= TEXT SEGMENT =
---*---

Thursday, July 21, 2011

Stone #71

The plum, dark purple skin, pearl yellow flesh, firm, a sharp juice, releases sweetness to the tongue, like swallowing the moon.

Wednesday, July 20, 2011

Stone #70

Wherever I am touched, light summer dress, underwear, couch, skin on skin behind knees, head under braided hair, I sweat.

Tuesday, July 19, 2011

Stone #69

The species will come to an end; perhaps she is the last radioactive woman

(today's frenzied drawing)

skinbones

(click for larger size)
skinbones, 2011, 20cm x 28.5cm, 8" x 11.25", India, acrylic and fountain pen inks, watercolour pencils, Moleskine Folio Sketchbook A4.

I'm thinking that this did not turn out at all, but I suppose I should let it sit for a bit. I was inspired by the show of plastinated bodies, which I did not see, but have poured over images of. This image broods, however. Maybe it is about illness, or the aging process. Or some kind of horror film. The background is a 'scribble' cursive, and I had hoped the white ink would have a 'graffiti' look, but I don't think anyone else would get this association. She had one arm raised but I covered it over. The species will come to an end; perhaps she is the last radioactive woman. A dark piece, whatever it is.

Monday, July 18, 2011

Stone #68

The sky has too many blue patches where the sun shines through for the promised thunderstorm to drench and cool. We wait, wilt.

Configure It


Sketch, 2011, 19cm x 25.5cm, 7.5" x 10", India and acrylic inks on Moleskine Folio Sketchbook A4.

Words: CONFIGURE IT

A little sketch I just did, sitting here, sweating in Toronto's heat wave...

Sunday, July 17, 2011

Stone #67

I stare at Inca stonework. We carve away at sections of ourselves, until we fit, until you couldn't drag a knife through us.

Saturday, July 16, 2011

Stone #66

Like a nymphaea, a water lily, lazing on the thick surface of river water in this heat wave of fan wind blowing across my skin.

White Petal


direct link: White Petal

After recording a few ad-lib voiceovers, and being unable to leave this project alone, finally I wrote something along the lines that I'd hoped for. Which was a discussion of relationship, reminiscent of Annie in Woody Allen's 'Annie Hall (1977)' or Cristina in his 'Vicky Cristina Barcelona (2008),' or like a Wong Kar Wai character who simply can't commit, simply can't, like York in 'Days of Being Wild (1990).' The character Birkin's description of relationship in D.H. Lawrence's 'Women in Love (1920)' before he marries, along with Lawrence's writings of the sexual electricity between people was an influence. There's a little Germaine Greer here too, I think ('Female Eunuch (1970).' And all those women who became nuns during the centuries so they could gain an education and could write, paint, compose outside of the confines of marriage and having 16 children. Some of us dance to our own music. (Said with the grin of a Cheshire Cat.)

---*---

= EXTRACTED MATERIAL =
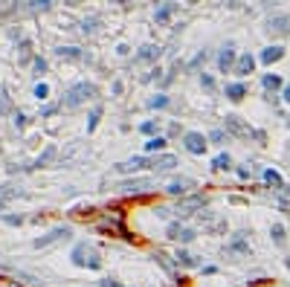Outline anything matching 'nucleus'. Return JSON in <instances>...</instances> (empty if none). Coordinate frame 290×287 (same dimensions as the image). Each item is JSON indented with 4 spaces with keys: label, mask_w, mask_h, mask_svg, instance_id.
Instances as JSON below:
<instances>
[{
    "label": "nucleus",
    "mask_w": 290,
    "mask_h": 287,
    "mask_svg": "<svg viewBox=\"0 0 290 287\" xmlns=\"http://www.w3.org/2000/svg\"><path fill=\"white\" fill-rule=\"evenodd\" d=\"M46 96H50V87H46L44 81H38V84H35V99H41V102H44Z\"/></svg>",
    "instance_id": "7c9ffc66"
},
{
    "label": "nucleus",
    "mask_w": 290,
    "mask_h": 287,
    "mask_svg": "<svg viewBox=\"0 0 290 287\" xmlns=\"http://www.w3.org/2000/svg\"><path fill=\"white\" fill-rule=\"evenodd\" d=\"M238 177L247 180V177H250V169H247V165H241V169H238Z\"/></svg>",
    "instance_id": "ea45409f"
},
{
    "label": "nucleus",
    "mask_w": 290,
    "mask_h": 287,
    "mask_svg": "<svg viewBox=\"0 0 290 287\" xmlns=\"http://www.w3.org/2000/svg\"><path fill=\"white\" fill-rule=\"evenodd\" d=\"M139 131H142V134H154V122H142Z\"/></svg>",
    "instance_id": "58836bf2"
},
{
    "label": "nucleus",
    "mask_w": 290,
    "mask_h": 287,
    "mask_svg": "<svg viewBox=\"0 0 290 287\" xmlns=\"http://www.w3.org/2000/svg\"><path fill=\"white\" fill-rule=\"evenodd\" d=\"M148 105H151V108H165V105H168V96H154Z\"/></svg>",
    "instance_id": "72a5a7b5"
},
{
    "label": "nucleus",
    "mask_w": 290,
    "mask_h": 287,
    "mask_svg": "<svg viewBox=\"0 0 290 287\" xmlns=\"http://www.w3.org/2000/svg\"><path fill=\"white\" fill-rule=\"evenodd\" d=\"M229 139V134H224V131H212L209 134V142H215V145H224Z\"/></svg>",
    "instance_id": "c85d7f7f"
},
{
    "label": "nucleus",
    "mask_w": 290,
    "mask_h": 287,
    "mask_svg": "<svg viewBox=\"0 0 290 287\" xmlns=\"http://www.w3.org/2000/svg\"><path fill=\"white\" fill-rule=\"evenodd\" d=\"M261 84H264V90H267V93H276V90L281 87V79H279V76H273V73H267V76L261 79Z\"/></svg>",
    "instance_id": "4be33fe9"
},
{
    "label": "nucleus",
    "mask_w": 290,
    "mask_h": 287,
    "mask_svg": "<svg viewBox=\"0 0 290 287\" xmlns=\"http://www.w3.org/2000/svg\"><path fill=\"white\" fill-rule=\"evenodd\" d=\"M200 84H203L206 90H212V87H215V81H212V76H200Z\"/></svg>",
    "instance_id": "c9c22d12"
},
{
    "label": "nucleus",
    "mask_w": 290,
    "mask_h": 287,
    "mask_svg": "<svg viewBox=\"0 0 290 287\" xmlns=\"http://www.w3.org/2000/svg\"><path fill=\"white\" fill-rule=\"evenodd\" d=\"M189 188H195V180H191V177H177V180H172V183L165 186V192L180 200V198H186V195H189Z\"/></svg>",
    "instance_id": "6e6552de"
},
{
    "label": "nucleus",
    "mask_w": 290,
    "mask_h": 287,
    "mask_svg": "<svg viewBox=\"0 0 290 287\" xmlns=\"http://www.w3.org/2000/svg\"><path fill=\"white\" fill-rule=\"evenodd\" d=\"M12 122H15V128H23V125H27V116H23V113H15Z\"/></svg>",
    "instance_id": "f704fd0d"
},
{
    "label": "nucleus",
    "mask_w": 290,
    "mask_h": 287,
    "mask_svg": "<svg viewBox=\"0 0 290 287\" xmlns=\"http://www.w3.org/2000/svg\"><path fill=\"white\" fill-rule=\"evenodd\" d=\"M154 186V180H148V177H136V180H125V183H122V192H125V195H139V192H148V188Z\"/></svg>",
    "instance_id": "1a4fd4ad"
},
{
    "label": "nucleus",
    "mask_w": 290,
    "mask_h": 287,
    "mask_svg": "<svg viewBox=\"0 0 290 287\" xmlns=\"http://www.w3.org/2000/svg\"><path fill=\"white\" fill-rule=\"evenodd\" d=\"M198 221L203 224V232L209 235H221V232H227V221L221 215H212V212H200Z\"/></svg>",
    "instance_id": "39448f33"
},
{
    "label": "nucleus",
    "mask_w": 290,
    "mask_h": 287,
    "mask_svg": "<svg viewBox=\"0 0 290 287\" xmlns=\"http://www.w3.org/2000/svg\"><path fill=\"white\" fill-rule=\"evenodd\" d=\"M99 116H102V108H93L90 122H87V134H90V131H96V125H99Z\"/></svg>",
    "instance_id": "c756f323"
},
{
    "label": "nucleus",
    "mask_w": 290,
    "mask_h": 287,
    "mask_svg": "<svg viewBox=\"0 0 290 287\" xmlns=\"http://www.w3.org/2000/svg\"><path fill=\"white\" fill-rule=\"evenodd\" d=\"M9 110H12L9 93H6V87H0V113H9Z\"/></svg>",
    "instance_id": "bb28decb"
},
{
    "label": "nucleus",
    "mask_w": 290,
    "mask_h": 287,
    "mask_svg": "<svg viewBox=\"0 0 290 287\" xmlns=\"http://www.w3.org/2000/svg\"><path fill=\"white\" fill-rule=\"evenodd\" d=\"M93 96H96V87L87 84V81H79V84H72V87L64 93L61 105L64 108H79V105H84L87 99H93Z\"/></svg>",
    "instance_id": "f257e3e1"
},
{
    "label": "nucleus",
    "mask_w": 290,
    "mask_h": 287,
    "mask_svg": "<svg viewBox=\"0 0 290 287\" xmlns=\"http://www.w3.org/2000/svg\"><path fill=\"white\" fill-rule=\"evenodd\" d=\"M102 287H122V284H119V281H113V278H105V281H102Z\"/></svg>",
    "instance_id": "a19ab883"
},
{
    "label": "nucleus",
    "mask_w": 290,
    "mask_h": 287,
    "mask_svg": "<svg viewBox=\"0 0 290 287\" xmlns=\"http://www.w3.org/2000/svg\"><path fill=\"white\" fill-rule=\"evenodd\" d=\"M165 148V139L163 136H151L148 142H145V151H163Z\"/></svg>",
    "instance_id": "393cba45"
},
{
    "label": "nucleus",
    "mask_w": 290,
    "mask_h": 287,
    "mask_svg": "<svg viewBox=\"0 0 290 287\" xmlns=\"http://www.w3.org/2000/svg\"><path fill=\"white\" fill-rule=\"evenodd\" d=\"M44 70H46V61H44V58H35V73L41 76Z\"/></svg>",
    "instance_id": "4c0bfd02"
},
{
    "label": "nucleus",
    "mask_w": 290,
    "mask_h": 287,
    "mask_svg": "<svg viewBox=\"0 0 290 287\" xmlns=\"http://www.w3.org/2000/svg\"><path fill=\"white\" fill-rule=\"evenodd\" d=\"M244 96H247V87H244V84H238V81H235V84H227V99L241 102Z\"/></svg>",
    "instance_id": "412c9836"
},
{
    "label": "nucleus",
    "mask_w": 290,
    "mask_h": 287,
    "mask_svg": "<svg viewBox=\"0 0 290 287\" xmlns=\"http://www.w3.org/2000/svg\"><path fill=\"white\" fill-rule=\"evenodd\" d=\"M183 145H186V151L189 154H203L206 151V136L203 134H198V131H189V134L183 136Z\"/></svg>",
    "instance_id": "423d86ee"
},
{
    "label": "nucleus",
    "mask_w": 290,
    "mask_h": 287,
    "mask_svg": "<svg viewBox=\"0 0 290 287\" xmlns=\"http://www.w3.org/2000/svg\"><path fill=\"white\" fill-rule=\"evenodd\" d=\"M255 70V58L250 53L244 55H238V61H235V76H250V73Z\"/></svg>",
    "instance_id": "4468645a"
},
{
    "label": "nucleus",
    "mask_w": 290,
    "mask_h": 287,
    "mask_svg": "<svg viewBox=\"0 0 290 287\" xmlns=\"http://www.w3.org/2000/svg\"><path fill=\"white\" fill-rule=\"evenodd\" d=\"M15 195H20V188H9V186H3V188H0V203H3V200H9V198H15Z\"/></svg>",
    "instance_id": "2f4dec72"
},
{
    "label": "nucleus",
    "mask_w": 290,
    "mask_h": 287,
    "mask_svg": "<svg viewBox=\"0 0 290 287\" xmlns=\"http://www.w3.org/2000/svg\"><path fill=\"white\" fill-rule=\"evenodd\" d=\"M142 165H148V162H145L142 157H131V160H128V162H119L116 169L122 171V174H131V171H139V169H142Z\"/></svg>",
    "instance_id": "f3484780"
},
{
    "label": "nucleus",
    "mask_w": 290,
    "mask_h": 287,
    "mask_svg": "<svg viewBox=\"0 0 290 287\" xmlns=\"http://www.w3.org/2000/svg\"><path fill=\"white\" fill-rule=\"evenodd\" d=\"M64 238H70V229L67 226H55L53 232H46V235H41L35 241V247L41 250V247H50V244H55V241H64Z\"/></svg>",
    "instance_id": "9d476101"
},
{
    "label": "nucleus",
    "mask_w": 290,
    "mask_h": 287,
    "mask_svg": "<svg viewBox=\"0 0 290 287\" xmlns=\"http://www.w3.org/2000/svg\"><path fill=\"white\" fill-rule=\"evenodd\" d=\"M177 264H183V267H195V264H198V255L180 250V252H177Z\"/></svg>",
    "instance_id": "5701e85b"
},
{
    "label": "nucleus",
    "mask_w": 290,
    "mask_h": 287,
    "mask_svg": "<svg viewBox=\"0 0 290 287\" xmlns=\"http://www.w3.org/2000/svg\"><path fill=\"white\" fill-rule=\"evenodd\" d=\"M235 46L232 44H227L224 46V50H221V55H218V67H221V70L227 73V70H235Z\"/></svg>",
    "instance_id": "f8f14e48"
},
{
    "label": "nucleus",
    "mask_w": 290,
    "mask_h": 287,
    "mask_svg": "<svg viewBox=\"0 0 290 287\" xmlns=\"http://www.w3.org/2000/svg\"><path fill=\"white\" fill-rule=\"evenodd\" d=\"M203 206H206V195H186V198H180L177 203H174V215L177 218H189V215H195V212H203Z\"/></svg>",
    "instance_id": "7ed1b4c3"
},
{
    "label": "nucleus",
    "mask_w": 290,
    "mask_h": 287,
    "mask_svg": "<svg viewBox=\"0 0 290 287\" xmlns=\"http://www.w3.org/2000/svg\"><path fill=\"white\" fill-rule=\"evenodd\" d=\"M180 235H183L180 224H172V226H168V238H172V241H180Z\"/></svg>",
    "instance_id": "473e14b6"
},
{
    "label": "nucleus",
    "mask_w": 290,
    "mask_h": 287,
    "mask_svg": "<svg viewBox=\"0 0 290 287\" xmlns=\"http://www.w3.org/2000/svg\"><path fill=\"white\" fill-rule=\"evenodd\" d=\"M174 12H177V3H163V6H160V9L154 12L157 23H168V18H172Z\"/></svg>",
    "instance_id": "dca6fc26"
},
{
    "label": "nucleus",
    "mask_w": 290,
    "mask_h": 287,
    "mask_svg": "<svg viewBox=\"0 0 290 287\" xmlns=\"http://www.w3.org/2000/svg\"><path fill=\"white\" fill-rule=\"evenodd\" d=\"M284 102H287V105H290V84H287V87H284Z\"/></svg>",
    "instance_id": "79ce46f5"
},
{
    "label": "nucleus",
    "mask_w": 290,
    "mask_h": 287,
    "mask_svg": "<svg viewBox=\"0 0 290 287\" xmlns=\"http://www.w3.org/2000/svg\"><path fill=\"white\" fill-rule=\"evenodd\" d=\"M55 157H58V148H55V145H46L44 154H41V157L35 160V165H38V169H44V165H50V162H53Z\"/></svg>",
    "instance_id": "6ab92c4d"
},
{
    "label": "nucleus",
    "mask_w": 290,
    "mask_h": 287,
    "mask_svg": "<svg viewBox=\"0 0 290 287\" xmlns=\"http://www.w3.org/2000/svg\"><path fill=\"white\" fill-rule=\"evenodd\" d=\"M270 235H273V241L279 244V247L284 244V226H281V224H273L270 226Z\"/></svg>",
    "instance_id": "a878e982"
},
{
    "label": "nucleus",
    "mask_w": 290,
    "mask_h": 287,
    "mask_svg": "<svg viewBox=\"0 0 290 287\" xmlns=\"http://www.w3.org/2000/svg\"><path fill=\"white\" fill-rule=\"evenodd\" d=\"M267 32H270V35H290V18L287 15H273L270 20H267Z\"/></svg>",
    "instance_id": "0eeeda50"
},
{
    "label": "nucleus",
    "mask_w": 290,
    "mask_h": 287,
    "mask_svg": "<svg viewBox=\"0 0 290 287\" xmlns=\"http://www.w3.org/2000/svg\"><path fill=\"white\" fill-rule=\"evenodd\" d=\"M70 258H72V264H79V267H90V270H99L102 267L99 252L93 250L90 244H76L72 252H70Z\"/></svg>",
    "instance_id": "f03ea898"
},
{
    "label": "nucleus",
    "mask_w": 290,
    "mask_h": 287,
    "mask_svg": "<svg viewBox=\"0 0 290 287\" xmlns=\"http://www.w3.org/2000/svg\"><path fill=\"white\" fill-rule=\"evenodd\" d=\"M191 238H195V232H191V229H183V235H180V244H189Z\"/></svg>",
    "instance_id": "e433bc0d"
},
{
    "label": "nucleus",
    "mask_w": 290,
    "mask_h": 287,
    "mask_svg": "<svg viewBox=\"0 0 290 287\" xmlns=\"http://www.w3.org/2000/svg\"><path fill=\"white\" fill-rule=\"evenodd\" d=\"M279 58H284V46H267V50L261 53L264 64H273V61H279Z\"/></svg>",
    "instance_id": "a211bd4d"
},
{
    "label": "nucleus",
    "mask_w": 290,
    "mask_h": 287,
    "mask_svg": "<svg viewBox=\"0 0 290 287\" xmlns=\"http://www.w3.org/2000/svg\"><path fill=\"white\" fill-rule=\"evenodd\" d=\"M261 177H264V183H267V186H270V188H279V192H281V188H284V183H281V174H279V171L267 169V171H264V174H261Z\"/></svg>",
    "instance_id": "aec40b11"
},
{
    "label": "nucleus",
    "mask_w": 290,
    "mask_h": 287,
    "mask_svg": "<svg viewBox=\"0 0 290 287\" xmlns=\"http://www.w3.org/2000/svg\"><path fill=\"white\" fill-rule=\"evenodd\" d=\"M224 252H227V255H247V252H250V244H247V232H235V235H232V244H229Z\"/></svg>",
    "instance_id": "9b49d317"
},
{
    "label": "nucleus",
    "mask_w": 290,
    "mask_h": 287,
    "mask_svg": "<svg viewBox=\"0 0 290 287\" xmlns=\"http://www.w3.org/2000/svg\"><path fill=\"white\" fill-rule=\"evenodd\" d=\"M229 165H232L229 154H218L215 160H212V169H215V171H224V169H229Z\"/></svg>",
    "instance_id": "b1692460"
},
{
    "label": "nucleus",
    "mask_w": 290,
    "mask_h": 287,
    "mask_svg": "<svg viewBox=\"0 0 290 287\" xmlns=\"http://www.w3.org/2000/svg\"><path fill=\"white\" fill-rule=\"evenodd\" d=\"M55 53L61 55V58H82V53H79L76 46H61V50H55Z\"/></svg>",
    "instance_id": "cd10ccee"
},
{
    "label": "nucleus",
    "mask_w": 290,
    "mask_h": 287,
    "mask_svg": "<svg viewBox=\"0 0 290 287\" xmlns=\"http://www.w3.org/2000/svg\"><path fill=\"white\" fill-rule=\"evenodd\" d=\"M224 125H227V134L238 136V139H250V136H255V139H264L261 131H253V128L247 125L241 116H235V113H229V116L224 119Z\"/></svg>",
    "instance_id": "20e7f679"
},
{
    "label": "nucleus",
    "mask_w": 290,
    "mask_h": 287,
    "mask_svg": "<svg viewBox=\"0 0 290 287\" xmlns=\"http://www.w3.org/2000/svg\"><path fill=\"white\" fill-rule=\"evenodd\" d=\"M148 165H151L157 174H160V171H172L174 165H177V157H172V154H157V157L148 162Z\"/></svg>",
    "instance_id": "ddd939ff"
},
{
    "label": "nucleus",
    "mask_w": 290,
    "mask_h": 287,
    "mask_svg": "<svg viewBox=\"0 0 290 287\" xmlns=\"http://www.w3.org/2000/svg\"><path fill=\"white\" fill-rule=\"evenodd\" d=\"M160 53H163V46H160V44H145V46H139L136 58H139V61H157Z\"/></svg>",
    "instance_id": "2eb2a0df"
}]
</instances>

---*---

= PROBLEMS =
1 – Reproduce the part of the blog excerpt that opens with the words containing "The plum, dark" and closes with "hair, I sweat.".
2 – List every film named in the blog excerpt, each with the year shown beside it.
3 – Answer from the blog excerpt:
(a) What centimeter dimensions are given for skinbones?
(b) In which city's heat wave was the Configure It sketch made?
(c) What does the writer stare at in Stone #67?

= ANSWERS PROVIDED =
1 –
The plum, dark purple skin, pearl yellow flesh, firm, a sharp juice, releases sweetness to the tongue, like swallowing the moon.

Wednesday, July 20, 2011

Stone #70

Wherever I am touched, light summer dress, underwear, couch, skin on skin behind knees, head under braided hair, I sweat.

2 –
Annie Hall (1977)
Vicky Cristina Barcelona (2008)
Days of Being Wild (1990)

3 –
(a) 20cm x 28.5cm
(b) Toronto
(c) Inca stonework